Nesse caso particular, a comunidade decidiu, desde o primeiro momento, avisar as instituições estatais da sua vontade de retomar a área, iniciando um processo legal de reconhecimento da presença indígena, visando uma possível futura demarcação enquanto Terra Indígena. Mas a Retomada foi inviabilizada e invisibilizada desde o começo pela arbitrariadade da ação dos poderes locais que impediram a circulação, e removeu as famílias indígenas para outras áreas. A orla que a comunidade Mbya ocupa é reconhecida como área de preservação e como território federal da Marinha, mas, os morros e a mata são considerados como propriedade privada. 
 Isso representa um conflito de interesses entre o processo histórico dos Guarani de recuperação da sua terra ancestral usurpada, por um lado, e um processo de expansão capitalista na cidade, com a especulação imobiliária que proporciona o enriquecimento de um grupo empresarial, por outro.

◆ **MATERIAL FORNECIDO**:
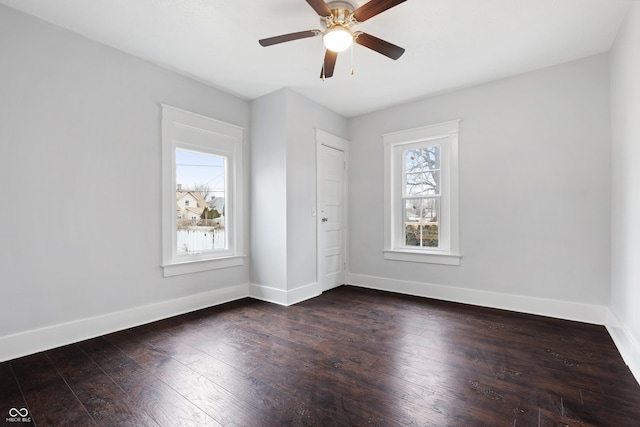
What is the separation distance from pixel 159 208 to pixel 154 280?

◆ **EXERCÍCIO 1**:
No trecho sobre a retomada Mbya, como é reconhecida a orla ocupada pela comunidade?
◆ **EXERCÍCIO 2**:
Reescreva em forma de lista o parágrafo do trecho sobre a retomada Mbya que começa com "Isso representa um conflito de interesses", mantendo as informações principais.
◆ **EXERCÍCIO 3**:
Prossiga o trecho sobre a retomada da terra pela comunidade Mbya Guarani a partir do ponto em que ele termina.

◆ **RESPOSTA ESCRITA 1**:
Como área de preservação e como território federal da Marinha.

◆ **RESPOSTA ESCRITA 2**:
- Há um conflito de interesses entre dois processos.
- De um lado, os Guarani buscam recuperar sua terra ancestral usurpada.
- De outro, há a expansão capitalista na cidade.
- Essa expansão envolve especulação imobiliária que enriquece um grupo empresarial.

◆ **RESPOSTA ESCRITA 3**:
 Porém, a disputa se caracteriza por uma tremenda desigualdade: Os Guarani: 4 famílias que somam mais de 30 pessoas, contando idosos e crianças, ocupam uma ínfima parte de terra, isolados por uma cerca com sensores de movimento, sem possibilidade de plantar ou caçar, e contando como única forma de acesso um barquinho a motor. Enquanto isso, a empresa tem recursos de sobra como para pagar um grupo de seguranças armados para vigiar dia e noite os Guarani, e se dar ao luxo de cometer atos cruéis de violência contra a comunidade.
 Entre essas ações, podemos citar:
-Colocação de uma cerca em território federal (a orla), deixando a comunidade isolada entre o arame e a lagoa, sem outro meio de circulação fora o barco para receber visitas, alimentos e outros recursos, forçando a comunidade a passar fome, sede, frio. 
-Ataque noturno com armas de fogo na sexta 11 de Janeiro. Foram disparados mais de 20 tiros contra as barracas, com armas de uso militar (https://tinyurl.com/sul21-ataque-aos-guarani)
-Sabotagem do barco de um dos pescadores que fornecia transporte para a comunidade.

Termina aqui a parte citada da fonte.